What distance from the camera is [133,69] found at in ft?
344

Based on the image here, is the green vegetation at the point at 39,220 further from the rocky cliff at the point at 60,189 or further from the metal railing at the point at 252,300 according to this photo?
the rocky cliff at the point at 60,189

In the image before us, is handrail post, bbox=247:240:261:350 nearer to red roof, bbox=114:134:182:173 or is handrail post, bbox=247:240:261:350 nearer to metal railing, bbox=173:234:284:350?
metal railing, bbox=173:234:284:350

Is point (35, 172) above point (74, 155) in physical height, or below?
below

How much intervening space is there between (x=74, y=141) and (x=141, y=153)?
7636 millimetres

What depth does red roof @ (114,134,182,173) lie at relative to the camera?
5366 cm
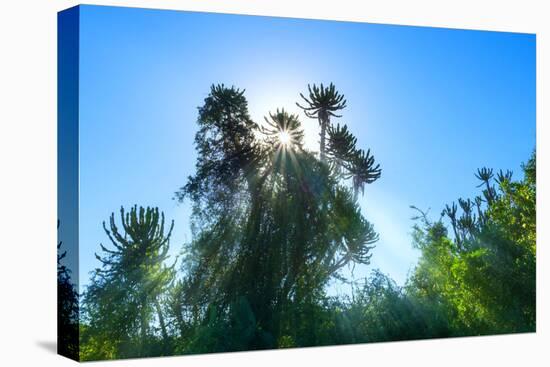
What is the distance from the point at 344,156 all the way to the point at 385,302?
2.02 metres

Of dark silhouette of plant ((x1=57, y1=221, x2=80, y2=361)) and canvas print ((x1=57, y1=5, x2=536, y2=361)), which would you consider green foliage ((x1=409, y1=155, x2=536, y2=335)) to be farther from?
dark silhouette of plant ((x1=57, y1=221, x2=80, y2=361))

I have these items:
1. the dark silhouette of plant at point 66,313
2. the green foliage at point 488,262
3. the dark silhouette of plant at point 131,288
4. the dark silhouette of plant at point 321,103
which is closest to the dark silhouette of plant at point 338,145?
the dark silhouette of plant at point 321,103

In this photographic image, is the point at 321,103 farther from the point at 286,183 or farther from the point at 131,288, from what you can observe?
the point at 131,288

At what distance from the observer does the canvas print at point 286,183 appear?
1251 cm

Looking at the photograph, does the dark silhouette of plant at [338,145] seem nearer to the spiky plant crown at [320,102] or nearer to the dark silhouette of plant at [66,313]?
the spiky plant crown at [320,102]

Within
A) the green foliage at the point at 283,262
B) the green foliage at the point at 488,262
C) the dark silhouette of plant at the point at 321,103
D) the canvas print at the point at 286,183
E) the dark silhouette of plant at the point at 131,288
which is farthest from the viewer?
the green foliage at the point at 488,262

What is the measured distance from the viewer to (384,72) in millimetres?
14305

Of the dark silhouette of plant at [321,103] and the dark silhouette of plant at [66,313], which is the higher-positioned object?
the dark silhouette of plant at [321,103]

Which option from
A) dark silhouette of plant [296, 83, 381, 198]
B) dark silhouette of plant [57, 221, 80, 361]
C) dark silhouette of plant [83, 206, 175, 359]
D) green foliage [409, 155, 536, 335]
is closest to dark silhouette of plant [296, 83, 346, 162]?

════════════════

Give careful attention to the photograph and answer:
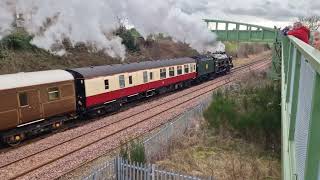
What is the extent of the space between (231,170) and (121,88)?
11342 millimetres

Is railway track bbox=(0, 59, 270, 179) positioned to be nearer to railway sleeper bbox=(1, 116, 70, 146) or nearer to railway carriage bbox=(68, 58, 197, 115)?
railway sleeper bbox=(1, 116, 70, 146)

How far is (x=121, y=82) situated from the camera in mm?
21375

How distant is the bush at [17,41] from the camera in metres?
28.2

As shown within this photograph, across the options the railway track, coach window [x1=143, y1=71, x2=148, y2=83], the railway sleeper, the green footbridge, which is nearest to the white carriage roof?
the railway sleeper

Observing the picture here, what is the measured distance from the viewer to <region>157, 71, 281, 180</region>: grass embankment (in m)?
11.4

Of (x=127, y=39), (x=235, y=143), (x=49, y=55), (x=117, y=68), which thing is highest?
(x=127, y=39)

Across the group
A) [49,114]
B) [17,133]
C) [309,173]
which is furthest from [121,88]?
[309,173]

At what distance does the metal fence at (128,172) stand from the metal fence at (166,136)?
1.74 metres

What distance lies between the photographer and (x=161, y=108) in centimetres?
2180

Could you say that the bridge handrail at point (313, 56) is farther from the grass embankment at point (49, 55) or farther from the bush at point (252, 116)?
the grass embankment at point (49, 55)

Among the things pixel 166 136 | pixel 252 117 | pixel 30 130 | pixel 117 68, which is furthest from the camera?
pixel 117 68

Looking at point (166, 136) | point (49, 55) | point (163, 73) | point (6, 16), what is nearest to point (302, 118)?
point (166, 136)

════════════════

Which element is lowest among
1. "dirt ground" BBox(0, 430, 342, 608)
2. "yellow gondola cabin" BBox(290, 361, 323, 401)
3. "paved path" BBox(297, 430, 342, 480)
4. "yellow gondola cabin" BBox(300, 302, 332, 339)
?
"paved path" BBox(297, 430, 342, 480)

════════════════

→ **What to work on**
Return each line of the material above that contains the word "foliage".

→ **Solution**
Of dark silhouette of plant ((x1=57, y1=221, x2=80, y2=361)) and canvas print ((x1=57, y1=5, x2=536, y2=361)), which would you consider green foliage ((x1=409, y1=155, x2=536, y2=335)) to be farther from?
2. the green foliage at point 488,262
A) the green foliage at the point at 283,262
B) the green foliage at the point at 488,262
the green foliage at the point at 488,262
D) green foliage [409, 155, 536, 335]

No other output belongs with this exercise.